1986年,玛格丽特·撒切尔在伯恩茅斯,多塞特郡。摄影:David Levenson/Getty图片但在1990年底,市场原理者的胜利似乎不再如此肯定。里根和撒切尔已经让位给了对此更少热情和魅力的继承者。将市场经济引入中国的邓小平,受传统共产主义批评。在苏联,对自由市场经济充满厚望的戈尔巴乔夫,同样遭受到来自强硬派的反对,波罗的海国家希望逃离苏联看起来暗淡无光。半社会主义伊拉克的独裁者,萨达姆·侯赛因,入侵了半社会主义的科威特
Yet the following year conviction began to grow among the marketeers that the final defeat of centrally planned, communitarian government was at hand, the sense that seemed to confirm such ideas as America having "won" the Cold War, and the "end of history". Early in 1991 it became clear that the Soviet leadership had lost the necessary unanimity and ruthlessness to keep Lithuania within the USSR. The humiliating collapse of the coup against Gorbachev that summer presaged recognition of Baltic independence, Ukraine's vote to go the same way, and the end of the Soviet Union. In Kuwait at the beginning of the year I saw experienced British war correspondents squabble for reporting billets among the frontline troops with the ferocity of those who believe something is being offered for the last time; we thought British and American armies might never fight another war. Few doubted Saddam would be beaten, and he was. That November, as I drove off the ferry at Ostend, heading east, it seemed a racing, expanding tide of victorious free marketism glimmered at my wheels, a tide that has gone by many names – consumer capitalism, Reaganism, Thatcherism, neoliberalism, the Washington Consensus. Though the watchtowers still stood at the old border between two Germanys, the border was gone. In eastern Germany, the narrow cobbled streets of medieval towns had jammed solid with second-hand cars. I passed a field where an impatient western German DIY chain, unwilling to wait for steel and breeze blocks, had erected a vast, circular retail marquee, blazing with lights. The canvas superstore seemed to have landed, like a spacecraft from a flashier civilisation, come down to offer shrink-wrapped packs of rawl plugs and a choice of bathroom fittings. In Poland, I got lost in fog near Wrocław, and saw how small shops had sprung up everywhere, even in the tiniest villages. In the middle of the night, in the middle of nowhere, in damp, coal-scented murk so thick I wasn't sure which way my car was pointing, I came across an entrepreneur hawking coffee from a roadside kiosk; the best coffee I ever tasted. He was like a champion of Thatcherite values, the small businessman standing ready to serve at all hours, in all weathers, making up for lost time under communism, silently mocking the market-questioning scepticisms I had brought with me from Scotland.
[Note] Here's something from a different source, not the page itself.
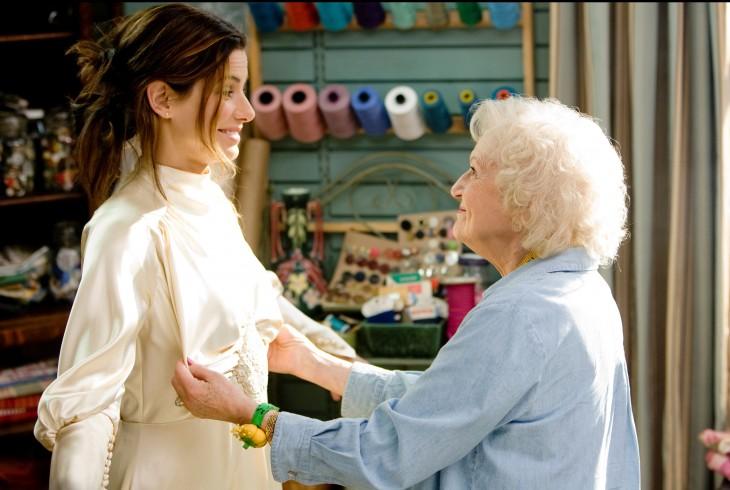 abuela checando el vestido de novia de su nieta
然而,第二年越来越多的市场人士认为我们即将战胜那些采取中央计划的社会主义政权,似乎确定美国已经取得冷战的“胜利”,并且“结束了旧的历史”。1991年早些时候,很明显苏联领导层已经失去了一致拥护,并且强制将立陶宛保留在苏联内部。当年夏天发生了反对戈尔巴乔夫的耻辱性政变,成为波罗的海国家的独立先兆。在科威特,年初我看到经验丰富的英国记者们看到那些闻所未闻的暴行后,激烈争论是否要报道前线部队的部署情况。我们认为英国和美国根本不会再次加入战争。很少有人怀疑萨达姆会被打败,而他真的被打败了。当年11月,当我在奥坦斯德驶下轮渡前方东欧时,似乎一场自由市场主义潮水般竞赛式扩张就在前方,人们把这股洪流冠以很多名称,包括:消费资本主义、里根主义、撒切尔主义、新自由主义以及华盛顿共识。虽然两德边境的瞭望哨仍然耸立,界墙却已消失。在东德,狭窄的中世纪城镇街道上堵满了二手汽车。我路过一片田野,那里迫不及待的西德DIY人士,不愿等待钢铁路障的拆除,建立了一大片环形零售商业区,放出耀眼的灯光。帐篷超市似乎已经扎根,就像来自宇宙飞船上的浮华文明集市,降临到这片土地,售卖着塑料膜包裹的初加工插座和一些浴室用具。在波兰,浓雾导致我在华沙附近迷了路,看到小型商店如雨后春笋般出现在各个地方,甚至在最小的村庄中也能觅得踪迹。午夜时分,在不知名的地方,煤炭的气味非常重,以至于我知道汽车驶往何方,我碰巧进到了一个路边的私人咖啡馆里,品尝到从未喝过的最好咖啡。店主人是撒切尔价值观的极度拥戴者,这位小老板已经准备好无时无刻都要营业,以弥补共产主义统治时失去的时光,并且委婉的嘲讽了我从苏格兰带来的那些对市场经济的怀疑思想。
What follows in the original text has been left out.